# Advanced Certification in AIML
## A Program by IIIT-H and TalentSprint

## Learning Objectives

At the end of the experiment, you will be able to :

* understand Multi-Layer Perceptron (MLP)
* tune the hyper-parameters of a MLP classifier

In [None]:
#@title Experiment Walkthrough Video

from IPython.display import HTML

HTML("""<video width="854" height="480" controls>
<source src="https://cdn.talentsprint.com/talentsprint/archives/sc/aiml/aiml_2018_b7_hyd/experiment_details_backup/mlp_mnist.mp4" type="video/mp4">
</video>
""")

## Dataset

###Description

We use the MNIST dataset for this experiment. Below are the details:

1. The dataset contains 60,000 Handwritten digits as training samples and 10,000 Test samples, 
which means each digit occurs 6000 times in the training set and 1000 times in the testing set. (approximately). 
2. Each image is Size Normalized and Centered 
3. Each image is 28 X 28 Pixel with 0-255 Gray Scale Value. 
4. That means each image is represented as 784 (28 X28) dimension vector where each value is in the range 0- 255.

### History

Yann LeCun (Director of AI Research, Facebook, Courant Institute, NYU) was given the task of identifying the cheque numbers (in the 90’s) and the amount associated with that cheque without manual intervention. That is when this dataset was created which raised the bars and became a benchmark.
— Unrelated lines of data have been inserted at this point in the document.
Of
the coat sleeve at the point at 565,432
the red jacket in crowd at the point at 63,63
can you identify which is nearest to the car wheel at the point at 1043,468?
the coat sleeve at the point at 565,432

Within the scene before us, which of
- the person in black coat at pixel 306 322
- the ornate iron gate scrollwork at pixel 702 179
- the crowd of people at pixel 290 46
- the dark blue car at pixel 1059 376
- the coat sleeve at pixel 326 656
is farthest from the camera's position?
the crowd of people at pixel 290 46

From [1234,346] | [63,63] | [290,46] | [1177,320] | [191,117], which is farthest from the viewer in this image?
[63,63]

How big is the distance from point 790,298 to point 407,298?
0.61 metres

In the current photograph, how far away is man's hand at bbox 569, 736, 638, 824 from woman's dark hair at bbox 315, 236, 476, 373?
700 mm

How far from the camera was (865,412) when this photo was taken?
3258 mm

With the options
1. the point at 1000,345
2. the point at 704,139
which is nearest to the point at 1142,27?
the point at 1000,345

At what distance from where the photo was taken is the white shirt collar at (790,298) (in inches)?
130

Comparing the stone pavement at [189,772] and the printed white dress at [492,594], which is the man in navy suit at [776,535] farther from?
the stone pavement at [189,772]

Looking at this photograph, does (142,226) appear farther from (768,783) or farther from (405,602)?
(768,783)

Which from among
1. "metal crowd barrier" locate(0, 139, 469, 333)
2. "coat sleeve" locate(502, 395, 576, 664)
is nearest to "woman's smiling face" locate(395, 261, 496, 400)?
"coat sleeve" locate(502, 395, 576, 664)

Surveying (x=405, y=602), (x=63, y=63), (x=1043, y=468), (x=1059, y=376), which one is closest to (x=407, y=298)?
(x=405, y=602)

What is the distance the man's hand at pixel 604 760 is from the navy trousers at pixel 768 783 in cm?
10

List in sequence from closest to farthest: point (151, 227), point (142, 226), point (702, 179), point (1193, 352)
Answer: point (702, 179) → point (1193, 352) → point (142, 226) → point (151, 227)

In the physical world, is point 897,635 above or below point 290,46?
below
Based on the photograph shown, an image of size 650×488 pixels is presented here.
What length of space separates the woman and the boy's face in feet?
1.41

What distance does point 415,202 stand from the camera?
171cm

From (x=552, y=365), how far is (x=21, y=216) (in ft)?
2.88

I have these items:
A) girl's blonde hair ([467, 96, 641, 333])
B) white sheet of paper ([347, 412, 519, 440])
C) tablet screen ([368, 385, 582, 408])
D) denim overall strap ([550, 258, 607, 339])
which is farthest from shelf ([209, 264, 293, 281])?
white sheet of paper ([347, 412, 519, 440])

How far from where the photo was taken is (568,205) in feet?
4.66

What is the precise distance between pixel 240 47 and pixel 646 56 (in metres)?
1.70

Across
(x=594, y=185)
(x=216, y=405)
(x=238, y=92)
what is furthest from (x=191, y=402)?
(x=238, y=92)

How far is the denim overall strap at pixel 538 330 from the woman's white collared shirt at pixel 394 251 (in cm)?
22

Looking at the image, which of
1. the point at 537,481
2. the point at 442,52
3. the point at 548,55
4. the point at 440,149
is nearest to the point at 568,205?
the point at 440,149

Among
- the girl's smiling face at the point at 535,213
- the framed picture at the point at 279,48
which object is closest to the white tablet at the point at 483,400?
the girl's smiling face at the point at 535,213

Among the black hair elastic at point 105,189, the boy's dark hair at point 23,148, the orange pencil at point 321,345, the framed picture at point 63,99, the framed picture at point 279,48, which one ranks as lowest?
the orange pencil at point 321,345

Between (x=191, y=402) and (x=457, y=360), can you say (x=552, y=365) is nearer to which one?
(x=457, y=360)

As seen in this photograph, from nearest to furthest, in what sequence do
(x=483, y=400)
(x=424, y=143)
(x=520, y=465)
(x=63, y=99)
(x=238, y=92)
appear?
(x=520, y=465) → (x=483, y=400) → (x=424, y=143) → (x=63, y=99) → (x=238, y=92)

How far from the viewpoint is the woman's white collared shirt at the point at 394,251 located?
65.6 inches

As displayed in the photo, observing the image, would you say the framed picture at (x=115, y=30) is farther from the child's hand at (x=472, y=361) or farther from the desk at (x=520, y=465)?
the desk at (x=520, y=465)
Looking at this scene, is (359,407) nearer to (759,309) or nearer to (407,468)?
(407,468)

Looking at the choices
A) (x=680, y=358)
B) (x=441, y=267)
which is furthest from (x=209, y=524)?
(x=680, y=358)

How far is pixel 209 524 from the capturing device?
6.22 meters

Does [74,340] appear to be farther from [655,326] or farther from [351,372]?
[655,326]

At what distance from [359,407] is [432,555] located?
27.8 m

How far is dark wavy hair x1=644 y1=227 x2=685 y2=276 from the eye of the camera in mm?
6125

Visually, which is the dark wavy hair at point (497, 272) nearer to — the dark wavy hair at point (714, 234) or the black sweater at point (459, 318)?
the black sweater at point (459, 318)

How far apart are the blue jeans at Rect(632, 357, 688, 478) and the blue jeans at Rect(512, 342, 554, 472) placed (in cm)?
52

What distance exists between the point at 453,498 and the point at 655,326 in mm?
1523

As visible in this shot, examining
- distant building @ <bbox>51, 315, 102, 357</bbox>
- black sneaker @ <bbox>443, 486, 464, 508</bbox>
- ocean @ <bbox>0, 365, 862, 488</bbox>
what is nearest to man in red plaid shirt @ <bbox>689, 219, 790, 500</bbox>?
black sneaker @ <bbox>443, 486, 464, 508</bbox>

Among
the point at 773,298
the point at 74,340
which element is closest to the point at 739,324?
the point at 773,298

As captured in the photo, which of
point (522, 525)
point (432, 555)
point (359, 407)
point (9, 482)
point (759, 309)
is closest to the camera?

Yann LeCun and Corinna Cortes (Google Labs, New York) hold the copyright of MNIST dataset, which is a subset of the original NIST datasets. This dataset is made available under the terms of the Creative Commons Attribution-Share Alike 3.0 license. 

It is the handwritten digits dataset in which half of them are written by the Census Bureau employees and remaining by the high school students. The digits collected among the Census Bureau employees are easier and cleaner to recognize than the digits collected among the students.



## Domain Information


Handwriting changes person to person. Some of us have neat handwriting and some have illegible handwriting such as doctors. However, if you think about it even a child who recognizes alphabets and numerics can identify the characters of a text even written by a stranger. But even a technically knowledgeable adult cannot describe the process by which he or she recognizes the text/letters. As you know this is an excellent challenge for Machine Learning.

![altxt](https://i.pinimg.com/originals/f2/7a/ac/f27aac4542c0090872110836d65f4c99.jpg)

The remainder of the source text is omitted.